This discussion is archived
3 Replies Latest reply: May 22, 2008 7:53 AM by 807591 RSS

Getting unusual behavior using a BufferedInputStream on a 5 GB file

807591 Newbie
Currently Being Moderated
I have a utility that reads the first 1000 records of a file, the middle 1000 records of a file, and the last 1000 records of a file, to check for data integrity. It has worked like a champ for years on thousands of fairly large files, but has recently been behaving badly on files around 5 GB.

I use a BufferedInputStream with a 8192 buffer size to read the data.

I calculate the line number of the middle 1000 records. After processing the 1st 1000 records, I count the number of LF characters until I hit the beginning of the middle 1000 records. I have to process around 2.7 gigabytes before I find the byte I want

If the buffer has 8192 bytes in it, and I find the byte I want at position 6251, a subsequent read(_bigByteArr, 0, 8192) only returns 1941 bytes.

This is different behavior than with files < 4GB. On smaller files, the subsequent read(_bigByteArr, 0, 8192) returns the full 8192 bytes.

I'm thinking I'm hitting some internal limit (2147483647?). Has anyone else encountered this behavior, or have any ideas for work-arounds?
  • 1. Re: Getting unusual behavior using a BufferedInputStream on a 5 GB file
    796365 Newbie
    Currently Being Moderated
    It appears that somewhere the code is trying to create an array with more elements than INTEGER_MAX.
    Post the minimal code that exhibits the problem.
  • 2. Re: Getting unusual behavior using a BufferedInputStream on a 5 GB file
    807591 Newbie
    Currently Being Moderated
    This is probably a result of a fundamental misunderstanding on your part. Nothing in the Javadoc for InputStream.read(byte[] buffer, int offset, int length) says it will guarantee to read the full 'length' bytes. It returns the the number of bytes actually read. Your best bet is to wrap the BufferedInputStream in a DataInputStream and use the readFully() method which is guaranteed to read all the bytes (as long as EOF is not reached).

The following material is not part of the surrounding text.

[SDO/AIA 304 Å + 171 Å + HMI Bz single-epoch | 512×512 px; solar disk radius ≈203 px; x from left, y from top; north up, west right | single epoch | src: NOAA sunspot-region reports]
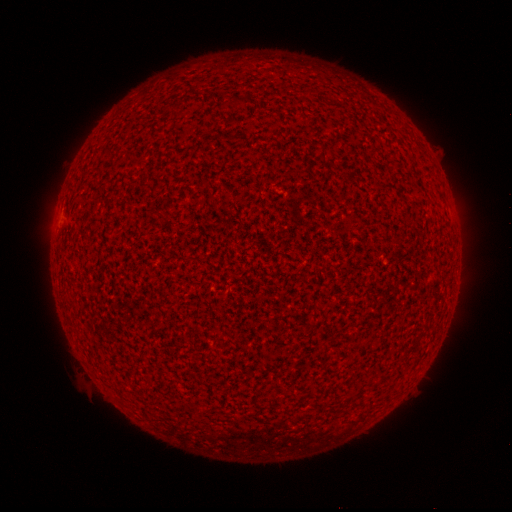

    P.S. This is a very very common misunderstand that often goes unpunished because the read() method usually does read all the bytes asked for.
  • 3. Re: Getting unusual behavior using a BufferedInputStream on a 5 GB file
    807591 Newbie
    Currently Being Moderated
    Thanks! I looked into using DataInputStream.readFully, but it would have been a little clumsy to implement, so I created a new read method that works:

         //*************************************************************************
         /**
         *     Wrapper around low-level read.
         *     this is needed because bi.read(bigByteArr,0,_maxBytes) does not
         *     guarantee that _maxBytes will be returned.
         */
         private int read() throws IOException
         {
              int bytesRead=0;
              int curByte=0;
              curByte = (int) _bi.read();
              if (curByte==-1) {
                   bytesRead=-1;
              }//if
              else {
                   bytesRead++;
                   _bigByteArr[0]= (byte) curByte;
                   for (int i = 1;i<_maxBytes;i++) {
                        curByte = (int) _bi.read();
                        if (curByte==-1) {
                             _bufOnLastChunk=true;
                             break;
                        }//if
                        _bigByteArr= (byte) curByte;
                        bytesRead++;
                   }//for
              }//else
              
              //this was probably already flagged, but if equal to _maxBytes, need to flag
              if (bytesRead==_numBytes) {
                   _bufOnLastChunk=true;
              }//if

              return bytesRead;
         }//read

    Thanks again for your response and advise!